■ Short problem ■
Reproduce, word for word, the passage of the article on Djerba's Jewish community between "In one of the" and "Jews have moved.", inclusive.

BEGIN Text excerpt

General

Tunisia’s last Jewish community dream of a move to Israel

by Daniella Cheslow, June 24, 2016.

A celebration at the Ghriba synagogue in Djerba.
Photograph: RFE/RL



In one of the last Jewish enclaves in the Arab world, families are leaving as tourism declines and security threats intensify.

Cracked tombstones litter the cemetery behind Djerba’s Great Synagogue, but it was not vandals who broke them.

Hundreds of Jewish families have moved away from this Tunisian island
community in the past five decades, digging up their relatives’ remains
to take with them and leaving only the slabs of marble behind.

“There are bones that are 80, 90 years old. When you lift them up,
they can break,” says Yossif Sabbagh, a 42-year-old local who helps
exhume around a dozen bodies each year for transport to Israel, where
the majority of Tunisian-born Jews have moved.


This flight of the dead foreshadows a bleak future for the Jews of
Djerba, who trace their arrival on this North African island to more
than two millennia ago, after the sacking of the First Temple in
Jerusalem in 586 BC.

END Text excerpt
BEGIN Stored rows

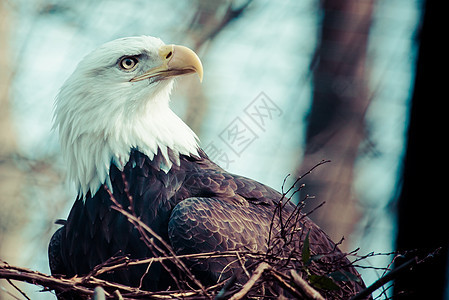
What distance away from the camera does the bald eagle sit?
3086 millimetres

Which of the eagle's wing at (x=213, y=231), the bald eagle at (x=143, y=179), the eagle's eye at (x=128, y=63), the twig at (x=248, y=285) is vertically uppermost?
the eagle's eye at (x=128, y=63)

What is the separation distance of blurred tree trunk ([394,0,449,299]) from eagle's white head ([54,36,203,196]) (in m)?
1.07

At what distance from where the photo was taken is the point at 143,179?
11.2ft

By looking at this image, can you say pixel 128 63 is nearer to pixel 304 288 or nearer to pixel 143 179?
pixel 143 179

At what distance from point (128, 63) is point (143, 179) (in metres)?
0.60

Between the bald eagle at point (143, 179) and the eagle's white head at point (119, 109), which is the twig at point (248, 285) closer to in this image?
the bald eagle at point (143, 179)

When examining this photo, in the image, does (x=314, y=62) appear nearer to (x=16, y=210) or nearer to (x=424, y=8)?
(x=424, y=8)

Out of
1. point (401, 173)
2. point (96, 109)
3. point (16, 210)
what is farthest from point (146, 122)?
point (16, 210)

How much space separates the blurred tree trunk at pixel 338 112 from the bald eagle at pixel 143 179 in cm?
104

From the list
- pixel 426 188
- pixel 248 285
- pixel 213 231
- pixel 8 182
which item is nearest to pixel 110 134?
pixel 213 231

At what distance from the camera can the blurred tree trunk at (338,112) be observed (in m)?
4.57

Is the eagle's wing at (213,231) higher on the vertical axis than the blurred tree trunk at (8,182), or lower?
lower

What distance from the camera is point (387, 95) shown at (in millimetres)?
4785

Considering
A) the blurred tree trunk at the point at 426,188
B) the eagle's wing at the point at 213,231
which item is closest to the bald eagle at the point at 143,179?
the eagle's wing at the point at 213,231
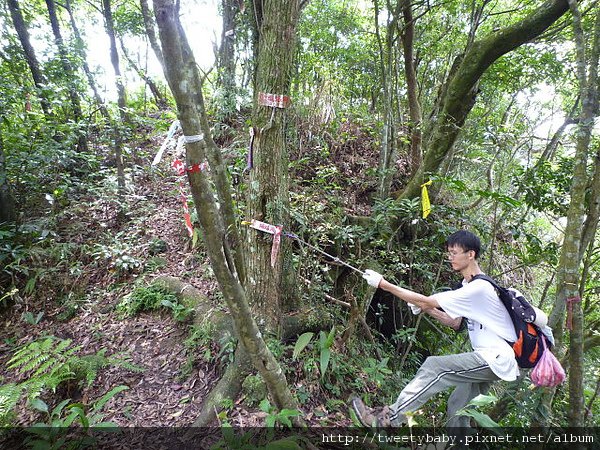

END Stored rows

■ Result of this task ■
In one of the last Jewish enclaves in the Arab world, families are leaving as tourism declines and security threats intensify.

Cracked tombstones litter the cemetery behind Djerba’s Great Synagogue, but it was not vandals who broke them.

Hundreds of Jewish families have moved away from this Tunisian island
community in the past five decades, digging up their relatives’ remains
to take with them and leaving only the slabs of marble behind.

“There are bones that are 80, 90 years old. When you lift them up,
they can break,” says Yossif Sabbagh, a 42-year-old local who helps
exhume around a dozen bodies each year for transport to Israel, where
the majority of Tunisian-born Jews have moved.